Around the same time Partovi was starting to make his video, a former New York City deputy public advocate named Reshma Saujani was wondering what she could do to encourage girls to become programmers. “When it was simply an idea in my head, Twitter came onboard,” she says. The group, Girls Who Code, is now backed by a Who’s Who list of tech giants and aims to reach a million girls by 2020. “When I started Girls Who Code, it was about gender inequality. Now it’s also about economic inequality,” she says. “I think this is the most important issue domestically. It’s frightening. Parents who have money are pushing their kids to learn coding. Kids whose parents don’t have money are being left behind.”

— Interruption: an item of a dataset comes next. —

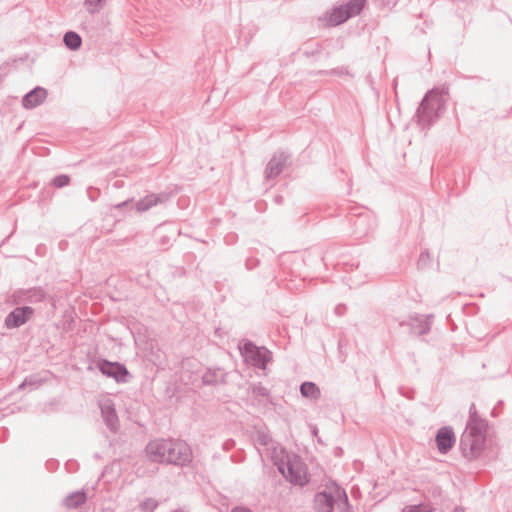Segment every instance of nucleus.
<instances>
[{"instance_id":"f257e3e1","label":"nucleus","mask_w":512,"mask_h":512,"mask_svg":"<svg viewBox=\"0 0 512 512\" xmlns=\"http://www.w3.org/2000/svg\"><path fill=\"white\" fill-rule=\"evenodd\" d=\"M145 452L151 462L180 467L190 464L193 457L192 450L186 442L174 439L150 441L145 448Z\"/></svg>"},{"instance_id":"f03ea898","label":"nucleus","mask_w":512,"mask_h":512,"mask_svg":"<svg viewBox=\"0 0 512 512\" xmlns=\"http://www.w3.org/2000/svg\"><path fill=\"white\" fill-rule=\"evenodd\" d=\"M448 88H432L427 91L416 110L417 123L429 129L446 109Z\"/></svg>"},{"instance_id":"7ed1b4c3","label":"nucleus","mask_w":512,"mask_h":512,"mask_svg":"<svg viewBox=\"0 0 512 512\" xmlns=\"http://www.w3.org/2000/svg\"><path fill=\"white\" fill-rule=\"evenodd\" d=\"M278 471L294 486L304 487L310 482L307 466L298 455L287 456L277 464Z\"/></svg>"},{"instance_id":"20e7f679","label":"nucleus","mask_w":512,"mask_h":512,"mask_svg":"<svg viewBox=\"0 0 512 512\" xmlns=\"http://www.w3.org/2000/svg\"><path fill=\"white\" fill-rule=\"evenodd\" d=\"M238 349L244 362L259 370H265L272 361V352L265 346H257L249 339H242Z\"/></svg>"},{"instance_id":"39448f33","label":"nucleus","mask_w":512,"mask_h":512,"mask_svg":"<svg viewBox=\"0 0 512 512\" xmlns=\"http://www.w3.org/2000/svg\"><path fill=\"white\" fill-rule=\"evenodd\" d=\"M366 3L367 0H349L344 4L334 6L328 17V24L338 26L345 23L350 18L359 15L364 10Z\"/></svg>"},{"instance_id":"423d86ee","label":"nucleus","mask_w":512,"mask_h":512,"mask_svg":"<svg viewBox=\"0 0 512 512\" xmlns=\"http://www.w3.org/2000/svg\"><path fill=\"white\" fill-rule=\"evenodd\" d=\"M95 367L107 378L114 379L119 384L129 383L133 376L127 367L118 361H109L99 358L95 361Z\"/></svg>"},{"instance_id":"0eeeda50","label":"nucleus","mask_w":512,"mask_h":512,"mask_svg":"<svg viewBox=\"0 0 512 512\" xmlns=\"http://www.w3.org/2000/svg\"><path fill=\"white\" fill-rule=\"evenodd\" d=\"M47 298V293L42 287H32L29 289H16L12 292L8 299L10 305L21 304H37L44 302Z\"/></svg>"},{"instance_id":"6e6552de","label":"nucleus","mask_w":512,"mask_h":512,"mask_svg":"<svg viewBox=\"0 0 512 512\" xmlns=\"http://www.w3.org/2000/svg\"><path fill=\"white\" fill-rule=\"evenodd\" d=\"M484 445L482 438L467 430H464L459 441V449L463 457L468 460L476 459L482 453Z\"/></svg>"},{"instance_id":"1a4fd4ad","label":"nucleus","mask_w":512,"mask_h":512,"mask_svg":"<svg viewBox=\"0 0 512 512\" xmlns=\"http://www.w3.org/2000/svg\"><path fill=\"white\" fill-rule=\"evenodd\" d=\"M338 498L336 497V487L330 484L326 489L315 493L313 506L316 512H334Z\"/></svg>"},{"instance_id":"9d476101","label":"nucleus","mask_w":512,"mask_h":512,"mask_svg":"<svg viewBox=\"0 0 512 512\" xmlns=\"http://www.w3.org/2000/svg\"><path fill=\"white\" fill-rule=\"evenodd\" d=\"M4 319V327L11 330L17 329L29 322L34 314L35 309L28 305H16Z\"/></svg>"},{"instance_id":"9b49d317","label":"nucleus","mask_w":512,"mask_h":512,"mask_svg":"<svg viewBox=\"0 0 512 512\" xmlns=\"http://www.w3.org/2000/svg\"><path fill=\"white\" fill-rule=\"evenodd\" d=\"M99 408L107 428L112 433H116L119 429V418L116 412L114 401L110 398H105L99 401Z\"/></svg>"},{"instance_id":"f8f14e48","label":"nucleus","mask_w":512,"mask_h":512,"mask_svg":"<svg viewBox=\"0 0 512 512\" xmlns=\"http://www.w3.org/2000/svg\"><path fill=\"white\" fill-rule=\"evenodd\" d=\"M456 436L451 426L439 428L435 435V443L440 454H447L455 445Z\"/></svg>"},{"instance_id":"ddd939ff","label":"nucleus","mask_w":512,"mask_h":512,"mask_svg":"<svg viewBox=\"0 0 512 512\" xmlns=\"http://www.w3.org/2000/svg\"><path fill=\"white\" fill-rule=\"evenodd\" d=\"M399 326H407L411 334L416 336H422L430 332L431 321L429 320V317L415 314L413 316H410L408 321L400 322Z\"/></svg>"},{"instance_id":"4468645a","label":"nucleus","mask_w":512,"mask_h":512,"mask_svg":"<svg viewBox=\"0 0 512 512\" xmlns=\"http://www.w3.org/2000/svg\"><path fill=\"white\" fill-rule=\"evenodd\" d=\"M173 196V192L162 191L160 193H151L136 202V210L144 212L159 204L167 203Z\"/></svg>"},{"instance_id":"2eb2a0df","label":"nucleus","mask_w":512,"mask_h":512,"mask_svg":"<svg viewBox=\"0 0 512 512\" xmlns=\"http://www.w3.org/2000/svg\"><path fill=\"white\" fill-rule=\"evenodd\" d=\"M289 155L283 151H279L273 155L265 168L266 179H274L281 174L286 166Z\"/></svg>"},{"instance_id":"dca6fc26","label":"nucleus","mask_w":512,"mask_h":512,"mask_svg":"<svg viewBox=\"0 0 512 512\" xmlns=\"http://www.w3.org/2000/svg\"><path fill=\"white\" fill-rule=\"evenodd\" d=\"M48 92L44 87L36 86L22 98V105L26 109H33L41 105L47 98Z\"/></svg>"},{"instance_id":"f3484780","label":"nucleus","mask_w":512,"mask_h":512,"mask_svg":"<svg viewBox=\"0 0 512 512\" xmlns=\"http://www.w3.org/2000/svg\"><path fill=\"white\" fill-rule=\"evenodd\" d=\"M227 373L223 368H208L202 375V382L206 386H217L227 382Z\"/></svg>"},{"instance_id":"a211bd4d","label":"nucleus","mask_w":512,"mask_h":512,"mask_svg":"<svg viewBox=\"0 0 512 512\" xmlns=\"http://www.w3.org/2000/svg\"><path fill=\"white\" fill-rule=\"evenodd\" d=\"M488 422L483 418L468 419L465 430L486 441Z\"/></svg>"},{"instance_id":"6ab92c4d","label":"nucleus","mask_w":512,"mask_h":512,"mask_svg":"<svg viewBox=\"0 0 512 512\" xmlns=\"http://www.w3.org/2000/svg\"><path fill=\"white\" fill-rule=\"evenodd\" d=\"M332 485L336 487V497L338 498L336 508L338 512H354L346 490L335 481H332Z\"/></svg>"},{"instance_id":"aec40b11","label":"nucleus","mask_w":512,"mask_h":512,"mask_svg":"<svg viewBox=\"0 0 512 512\" xmlns=\"http://www.w3.org/2000/svg\"><path fill=\"white\" fill-rule=\"evenodd\" d=\"M87 500L86 492L78 490L67 495L63 500V505L69 509H76L82 506Z\"/></svg>"},{"instance_id":"412c9836","label":"nucleus","mask_w":512,"mask_h":512,"mask_svg":"<svg viewBox=\"0 0 512 512\" xmlns=\"http://www.w3.org/2000/svg\"><path fill=\"white\" fill-rule=\"evenodd\" d=\"M300 393L302 397L317 401L321 397V391L318 385L312 381H305L300 385Z\"/></svg>"},{"instance_id":"4be33fe9","label":"nucleus","mask_w":512,"mask_h":512,"mask_svg":"<svg viewBox=\"0 0 512 512\" xmlns=\"http://www.w3.org/2000/svg\"><path fill=\"white\" fill-rule=\"evenodd\" d=\"M63 43L69 50L77 51L81 48L82 38L77 32L69 30L63 36Z\"/></svg>"},{"instance_id":"5701e85b","label":"nucleus","mask_w":512,"mask_h":512,"mask_svg":"<svg viewBox=\"0 0 512 512\" xmlns=\"http://www.w3.org/2000/svg\"><path fill=\"white\" fill-rule=\"evenodd\" d=\"M299 50L306 58L317 57L322 53L323 45L319 42L307 41Z\"/></svg>"},{"instance_id":"b1692460","label":"nucleus","mask_w":512,"mask_h":512,"mask_svg":"<svg viewBox=\"0 0 512 512\" xmlns=\"http://www.w3.org/2000/svg\"><path fill=\"white\" fill-rule=\"evenodd\" d=\"M367 219H368V215L361 213L356 217V219L353 223V225L356 228L355 233L358 234L359 237L367 235L369 233V231L371 230V227L362 228V226L365 224Z\"/></svg>"},{"instance_id":"393cba45","label":"nucleus","mask_w":512,"mask_h":512,"mask_svg":"<svg viewBox=\"0 0 512 512\" xmlns=\"http://www.w3.org/2000/svg\"><path fill=\"white\" fill-rule=\"evenodd\" d=\"M70 181H71V178L69 175L59 174V175H56L51 180V185L55 188H63V187L68 186L70 184Z\"/></svg>"},{"instance_id":"a878e982","label":"nucleus","mask_w":512,"mask_h":512,"mask_svg":"<svg viewBox=\"0 0 512 512\" xmlns=\"http://www.w3.org/2000/svg\"><path fill=\"white\" fill-rule=\"evenodd\" d=\"M106 0H85L87 11L91 14L99 12Z\"/></svg>"},{"instance_id":"bb28decb","label":"nucleus","mask_w":512,"mask_h":512,"mask_svg":"<svg viewBox=\"0 0 512 512\" xmlns=\"http://www.w3.org/2000/svg\"><path fill=\"white\" fill-rule=\"evenodd\" d=\"M250 389L253 394L268 398L270 396V390L263 386L261 383L252 384Z\"/></svg>"},{"instance_id":"cd10ccee","label":"nucleus","mask_w":512,"mask_h":512,"mask_svg":"<svg viewBox=\"0 0 512 512\" xmlns=\"http://www.w3.org/2000/svg\"><path fill=\"white\" fill-rule=\"evenodd\" d=\"M430 254L427 249L423 250L420 255L419 259L417 261V267L418 269H425L430 264Z\"/></svg>"},{"instance_id":"c85d7f7f","label":"nucleus","mask_w":512,"mask_h":512,"mask_svg":"<svg viewBox=\"0 0 512 512\" xmlns=\"http://www.w3.org/2000/svg\"><path fill=\"white\" fill-rule=\"evenodd\" d=\"M42 384V380L36 376H29L24 379V381L19 385V389H23L25 386H31L33 388H38Z\"/></svg>"},{"instance_id":"c756f323","label":"nucleus","mask_w":512,"mask_h":512,"mask_svg":"<svg viewBox=\"0 0 512 512\" xmlns=\"http://www.w3.org/2000/svg\"><path fill=\"white\" fill-rule=\"evenodd\" d=\"M318 74L320 75H337V76H343V75H350L348 69L346 67H337L333 68L329 71H319Z\"/></svg>"},{"instance_id":"7c9ffc66","label":"nucleus","mask_w":512,"mask_h":512,"mask_svg":"<svg viewBox=\"0 0 512 512\" xmlns=\"http://www.w3.org/2000/svg\"><path fill=\"white\" fill-rule=\"evenodd\" d=\"M157 505L158 504L154 499L149 498L141 503V508L143 511L153 512L154 509H156Z\"/></svg>"},{"instance_id":"2f4dec72","label":"nucleus","mask_w":512,"mask_h":512,"mask_svg":"<svg viewBox=\"0 0 512 512\" xmlns=\"http://www.w3.org/2000/svg\"><path fill=\"white\" fill-rule=\"evenodd\" d=\"M86 193H87V197L89 198V200H91L92 202H95L99 198L101 191L99 188L89 186L86 190Z\"/></svg>"},{"instance_id":"473e14b6","label":"nucleus","mask_w":512,"mask_h":512,"mask_svg":"<svg viewBox=\"0 0 512 512\" xmlns=\"http://www.w3.org/2000/svg\"><path fill=\"white\" fill-rule=\"evenodd\" d=\"M402 512H429V510L424 505L418 504L407 506Z\"/></svg>"},{"instance_id":"72a5a7b5","label":"nucleus","mask_w":512,"mask_h":512,"mask_svg":"<svg viewBox=\"0 0 512 512\" xmlns=\"http://www.w3.org/2000/svg\"><path fill=\"white\" fill-rule=\"evenodd\" d=\"M399 392L402 396L406 397L407 399H414L415 391L413 389L400 387Z\"/></svg>"},{"instance_id":"f704fd0d","label":"nucleus","mask_w":512,"mask_h":512,"mask_svg":"<svg viewBox=\"0 0 512 512\" xmlns=\"http://www.w3.org/2000/svg\"><path fill=\"white\" fill-rule=\"evenodd\" d=\"M258 442L261 444V445H268L269 441H270V437L268 434L264 433V432H259L258 433Z\"/></svg>"},{"instance_id":"c9c22d12","label":"nucleus","mask_w":512,"mask_h":512,"mask_svg":"<svg viewBox=\"0 0 512 512\" xmlns=\"http://www.w3.org/2000/svg\"><path fill=\"white\" fill-rule=\"evenodd\" d=\"M346 310H347V307L345 304H338L335 307L334 312L337 316H343L346 313Z\"/></svg>"},{"instance_id":"e433bc0d","label":"nucleus","mask_w":512,"mask_h":512,"mask_svg":"<svg viewBox=\"0 0 512 512\" xmlns=\"http://www.w3.org/2000/svg\"><path fill=\"white\" fill-rule=\"evenodd\" d=\"M475 418L477 419V418H481V417L477 413L475 404L472 403L469 408V418L468 419H475Z\"/></svg>"},{"instance_id":"4c0bfd02","label":"nucleus","mask_w":512,"mask_h":512,"mask_svg":"<svg viewBox=\"0 0 512 512\" xmlns=\"http://www.w3.org/2000/svg\"><path fill=\"white\" fill-rule=\"evenodd\" d=\"M132 203H133V199H127L121 203L114 205V209L120 210V209H123L124 207L130 206Z\"/></svg>"},{"instance_id":"58836bf2","label":"nucleus","mask_w":512,"mask_h":512,"mask_svg":"<svg viewBox=\"0 0 512 512\" xmlns=\"http://www.w3.org/2000/svg\"><path fill=\"white\" fill-rule=\"evenodd\" d=\"M235 446V441L233 439H228L223 443V449L225 451L231 450Z\"/></svg>"},{"instance_id":"ea45409f","label":"nucleus","mask_w":512,"mask_h":512,"mask_svg":"<svg viewBox=\"0 0 512 512\" xmlns=\"http://www.w3.org/2000/svg\"><path fill=\"white\" fill-rule=\"evenodd\" d=\"M259 261L257 259H247L246 261V267L248 269H253L255 266H257Z\"/></svg>"},{"instance_id":"a19ab883","label":"nucleus","mask_w":512,"mask_h":512,"mask_svg":"<svg viewBox=\"0 0 512 512\" xmlns=\"http://www.w3.org/2000/svg\"><path fill=\"white\" fill-rule=\"evenodd\" d=\"M231 512H252L249 508L244 506H236L232 508Z\"/></svg>"},{"instance_id":"79ce46f5","label":"nucleus","mask_w":512,"mask_h":512,"mask_svg":"<svg viewBox=\"0 0 512 512\" xmlns=\"http://www.w3.org/2000/svg\"><path fill=\"white\" fill-rule=\"evenodd\" d=\"M502 405H503V401L502 400L498 401L497 405L491 411V415L493 417L497 416L496 410H497L498 407H501Z\"/></svg>"},{"instance_id":"37998d69","label":"nucleus","mask_w":512,"mask_h":512,"mask_svg":"<svg viewBox=\"0 0 512 512\" xmlns=\"http://www.w3.org/2000/svg\"><path fill=\"white\" fill-rule=\"evenodd\" d=\"M282 201H283V197L282 196L278 195V196L275 197V202L276 203H282Z\"/></svg>"},{"instance_id":"c03bdc74","label":"nucleus","mask_w":512,"mask_h":512,"mask_svg":"<svg viewBox=\"0 0 512 512\" xmlns=\"http://www.w3.org/2000/svg\"><path fill=\"white\" fill-rule=\"evenodd\" d=\"M452 512H465L462 507H455Z\"/></svg>"},{"instance_id":"a18cd8bd","label":"nucleus","mask_w":512,"mask_h":512,"mask_svg":"<svg viewBox=\"0 0 512 512\" xmlns=\"http://www.w3.org/2000/svg\"><path fill=\"white\" fill-rule=\"evenodd\" d=\"M312 434H313L314 436H317V435H318V428H317L316 426H314V427H313V429H312Z\"/></svg>"},{"instance_id":"49530a36","label":"nucleus","mask_w":512,"mask_h":512,"mask_svg":"<svg viewBox=\"0 0 512 512\" xmlns=\"http://www.w3.org/2000/svg\"><path fill=\"white\" fill-rule=\"evenodd\" d=\"M47 464H50V466H53V464H55V461H52V463H50V461H47Z\"/></svg>"},{"instance_id":"de8ad7c7","label":"nucleus","mask_w":512,"mask_h":512,"mask_svg":"<svg viewBox=\"0 0 512 512\" xmlns=\"http://www.w3.org/2000/svg\"><path fill=\"white\" fill-rule=\"evenodd\" d=\"M47 464H50V466H53V464H55V461H52V463H50V461H47Z\"/></svg>"},{"instance_id":"09e8293b","label":"nucleus","mask_w":512,"mask_h":512,"mask_svg":"<svg viewBox=\"0 0 512 512\" xmlns=\"http://www.w3.org/2000/svg\"><path fill=\"white\" fill-rule=\"evenodd\" d=\"M47 464H50V466H53V464H55V461H52V463H50V461H47Z\"/></svg>"}]
</instances>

The economic-utility argument isn’t one that upper-middle-class parents tend to linger on, but it’s a major industry concern. Despite the moribund national jobs market, software positions go begging. By 2020, the industry expects to have a million more positions than it can fill. Nine out of ten U.S. high schools don’t offer computer programming, and fewer than one college student in 40 graduates with a degree in the field. “We have a clear disparity between the needs of industry and the number of computer-science graduates we produce,” said Maria M. Klawe, president of Harvey Mudd College, in testimony before a Senate committee earlier this month. “We simply do not have enough students graduating high school with an interest in pursuing computer science.”

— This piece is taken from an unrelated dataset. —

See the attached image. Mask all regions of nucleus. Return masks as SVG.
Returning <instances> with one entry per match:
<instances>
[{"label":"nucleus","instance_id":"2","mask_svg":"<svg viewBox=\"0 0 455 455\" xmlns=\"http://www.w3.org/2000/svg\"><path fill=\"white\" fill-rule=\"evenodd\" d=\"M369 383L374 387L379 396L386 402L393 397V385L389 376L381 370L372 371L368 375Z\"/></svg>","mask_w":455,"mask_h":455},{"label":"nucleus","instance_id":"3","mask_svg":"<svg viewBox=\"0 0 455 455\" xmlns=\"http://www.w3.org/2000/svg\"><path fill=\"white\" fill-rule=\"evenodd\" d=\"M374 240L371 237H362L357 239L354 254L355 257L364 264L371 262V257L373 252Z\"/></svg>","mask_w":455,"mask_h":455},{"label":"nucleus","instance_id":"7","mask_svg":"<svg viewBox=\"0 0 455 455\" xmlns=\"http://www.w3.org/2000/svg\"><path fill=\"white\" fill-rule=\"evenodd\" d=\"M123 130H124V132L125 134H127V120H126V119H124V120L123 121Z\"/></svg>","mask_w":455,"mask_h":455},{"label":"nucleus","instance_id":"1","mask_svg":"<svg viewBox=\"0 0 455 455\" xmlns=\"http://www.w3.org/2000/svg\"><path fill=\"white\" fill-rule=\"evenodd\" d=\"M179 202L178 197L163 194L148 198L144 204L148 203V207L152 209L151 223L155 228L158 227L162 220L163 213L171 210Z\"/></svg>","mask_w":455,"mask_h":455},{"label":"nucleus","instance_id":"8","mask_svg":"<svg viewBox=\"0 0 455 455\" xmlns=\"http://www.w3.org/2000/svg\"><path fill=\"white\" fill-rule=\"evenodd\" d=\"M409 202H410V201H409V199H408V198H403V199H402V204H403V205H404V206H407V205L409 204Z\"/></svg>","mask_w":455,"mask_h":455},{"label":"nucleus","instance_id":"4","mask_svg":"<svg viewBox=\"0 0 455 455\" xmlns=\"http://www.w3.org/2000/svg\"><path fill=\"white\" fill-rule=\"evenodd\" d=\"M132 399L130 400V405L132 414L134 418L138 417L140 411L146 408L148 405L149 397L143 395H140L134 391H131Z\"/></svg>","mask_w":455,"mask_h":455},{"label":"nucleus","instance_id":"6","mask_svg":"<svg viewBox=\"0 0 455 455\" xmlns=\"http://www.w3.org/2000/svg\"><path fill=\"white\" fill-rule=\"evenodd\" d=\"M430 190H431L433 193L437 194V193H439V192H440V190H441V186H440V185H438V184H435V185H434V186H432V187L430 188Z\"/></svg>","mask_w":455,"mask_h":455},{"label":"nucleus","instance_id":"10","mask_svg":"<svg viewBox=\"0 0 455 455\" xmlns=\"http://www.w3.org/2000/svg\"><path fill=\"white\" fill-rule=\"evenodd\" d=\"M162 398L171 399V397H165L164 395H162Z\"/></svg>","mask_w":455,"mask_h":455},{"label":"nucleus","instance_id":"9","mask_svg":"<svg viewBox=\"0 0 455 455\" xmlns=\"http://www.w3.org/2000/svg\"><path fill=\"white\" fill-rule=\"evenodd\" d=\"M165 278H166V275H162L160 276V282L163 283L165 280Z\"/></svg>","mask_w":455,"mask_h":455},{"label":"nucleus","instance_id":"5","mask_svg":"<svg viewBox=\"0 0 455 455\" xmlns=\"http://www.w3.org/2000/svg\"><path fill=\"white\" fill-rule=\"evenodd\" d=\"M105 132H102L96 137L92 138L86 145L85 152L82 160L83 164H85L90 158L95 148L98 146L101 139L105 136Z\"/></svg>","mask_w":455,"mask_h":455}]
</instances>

The bugles are blowing, and New York City is at the vanguard. One of Wenger’s partners at Union Square Ventures, Fred Wilson, has raised funds for New York City’s first programming-oriented public high school, the Academy for Software Engineering, which opened its doors a year ago. This fall, more than 1,400 students applied for the 108 ninth-grade spots, and a sister school opened up in the Bronx. As a follow-up, Wilson is launching a new $5 million fund that aims to bring computer-science education to all the city’s public-school kids within ten years.

Like much tech-world philanthropy, the tech schools are arriving as a fiat from on high, rather than welling up from grassroots demand, and it’s easy to read the education evangelism as motivated, at least in part, by a desire to mainstream techies’ own idiosyncratic way of looking at the world. Wenger thinks that the shift has already begun, courtesy of The Social Network and the growing roster of twentysomething software billionaires. “The biggest transformation I’ve seen,” he says, “is that coding has gone from something that weird kids do to something the cool kids do.” There’s nothing dorky about huge piles of cash.